PASSAGE PROVIDED -
%%

As a result of the sensitivity to degeneration of the binder dye present in optically active lamina 31 to ambient light as well as contamination due to particulate matter landing thereon, a unique shipping enclosure was created to protect disc substrate 33 and optically active lamina 31 from degeneration, contamination and damage during transportation and storage, as illustrated in Figures 4 and 5. The shipping enclosure seals and encloses disc substrate 33, with a shipping cover 19, first attaching means 38, spindle spongy adhesive ring 39, and a carrying tray 41. Shipping cover 19 preferably consists of an ABS polymer, but may be metallic, plastic or similar non transparent substance. Shipping cover 19 has an upper side 20, a lower side 28, an internal wall 24 which defines central orifice 26, and a circumferential wall 22. Lower side 28 of the opaque shipping cover 19 is placed concentrically over the top side 32 of disc substrate 33, thereby creating a spatial cavity 30 therebetween. Internal wall 24 removably attaches at its lower rim to inner portion 35 of disc substrate 33 by means of spindle spongy adhesive ring 39 such that central orifice 26 is concentrically defined by both cover 19 and substrate 33. Circumferential wall 22 is held fast to outer portion 37 of disc substrate 33 via first attaching means 38. First attaching means 38 is preferably a molded silicon rubber ring having a "U" shaped cross section to receive outer portion 37 and circumferential wall 22, thereby imperviously, yet removably, sealing and binding the outer portion 37 to circumferential wall 22.

Once substrate 33 and enclosure cover 19 are coupled together by first attaching means 38 the disc substrate and enclosure cover assembly is inserted into carrying tray 41 where the bottom side 34 of disc substrate 33 is protected by carrying tray 41. Carrying tray 41 is preferably made of an aABS polymer, but may also be made of metal, plastic, or other similarly opaque and rigid material. Carrying tray 41 has a fringe 40 and a centrally located mounting spindle 42, whereby spindle 42 is inserted into central orifice 26 to maintain the optical disc substrate 33 and shipping cover 19 in a stationary position during transportation and storage. Fringe 40 of carrying tray 41 seats first attaching means 38 peripherally therein, thereby shielding bottom side 34 of disc substrate 33 from damage and debris. To further protect disc substrate 33 from damage and debris, disc substrate 33, shipping cover 19, first attaching means 38, and carrying tray 41 may then be enclosed in an opaque and optically reflective hermetically sealed bag (not shown) to allow for safe transportation of the disc and to extend its shelf life.

Upon arrival at a customer who wishes to make an optical disc master, a blank (unrecorded) disc substrate 33 is removed from the sealed bag and carrying tray 41. First attaching means 38 is disconnected from circumferential wall 22 of shipping cover 19 and outer portion 37 of disc substrate 33. Shipping cover 19 is then removed and replaced by recording cover 46. First attaching means 38 is then replaced onto the peripheral wall 58 of recording cover 46 and outer portion 37 of disc substrate 33. Recording of the optical disc master may now proceed by placing the disc substrate 33 and recording cover 46 assembly upon a spindle emanating from a recording apparatus (not illustrated), as delineated above. Although there has been described herein above a suitable sealed, protective shipping and storing enclosure, there are at least three alternative variations of the shipping and storing enclosure configuration. Alternate shipping embodiments have been designed in order to simplify the transition from the shipping phase to the recording phase.

%%

WRITTEN PROBLEM A -
In the rows starting at the line that contains "How far from" and ending at the last row, substitute "observer" for "camera" and leave everything else unchanged. Give back only those lines.

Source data
%%

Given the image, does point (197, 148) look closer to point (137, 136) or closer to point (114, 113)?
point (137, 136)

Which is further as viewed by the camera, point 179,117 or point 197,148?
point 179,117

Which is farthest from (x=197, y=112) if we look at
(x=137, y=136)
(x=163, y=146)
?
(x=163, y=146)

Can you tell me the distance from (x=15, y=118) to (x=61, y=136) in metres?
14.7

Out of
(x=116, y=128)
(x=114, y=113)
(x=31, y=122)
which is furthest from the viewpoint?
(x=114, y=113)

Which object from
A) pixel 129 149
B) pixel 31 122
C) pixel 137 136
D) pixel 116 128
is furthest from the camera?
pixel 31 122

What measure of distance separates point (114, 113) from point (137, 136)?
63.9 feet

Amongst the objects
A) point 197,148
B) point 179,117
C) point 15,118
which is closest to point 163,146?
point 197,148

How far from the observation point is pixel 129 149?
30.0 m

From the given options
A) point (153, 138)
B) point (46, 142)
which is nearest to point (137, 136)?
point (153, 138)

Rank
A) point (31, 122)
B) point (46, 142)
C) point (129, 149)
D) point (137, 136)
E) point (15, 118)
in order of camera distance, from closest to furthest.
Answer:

%%

WRITTEN PROBLEM B -
Answer these questions from the passage on the disc shipping enclosure, one per line:
(i) What material is shipping cover 19 preferably made of?
(ii) What is inserted into central orifice 26 to hold the disc substrate and shipping cover stationary?
(iii) What replaces shipping cover 19 once the disc reaches the customer?

EXERCISE SOLUTION A -
How far from the observation point is pixel 129 149?
30.0 m

From the given options
A) point (153, 138)
B) point (46, 142)
which is nearest to point (137, 136)?
point (153, 138)

Rank
A) point (31, 122)
B) point (46, 142)
C) point (129, 149)
D) point (137, 136)
E) point (15, 118)
in order of observer distance, from closest to furthest.
Answer:

EXERCISE SOLUTION B -
(i) An ABS polymer
(ii) Mounting spindle 42 of carrying tray 41
(iii) Recording cover 46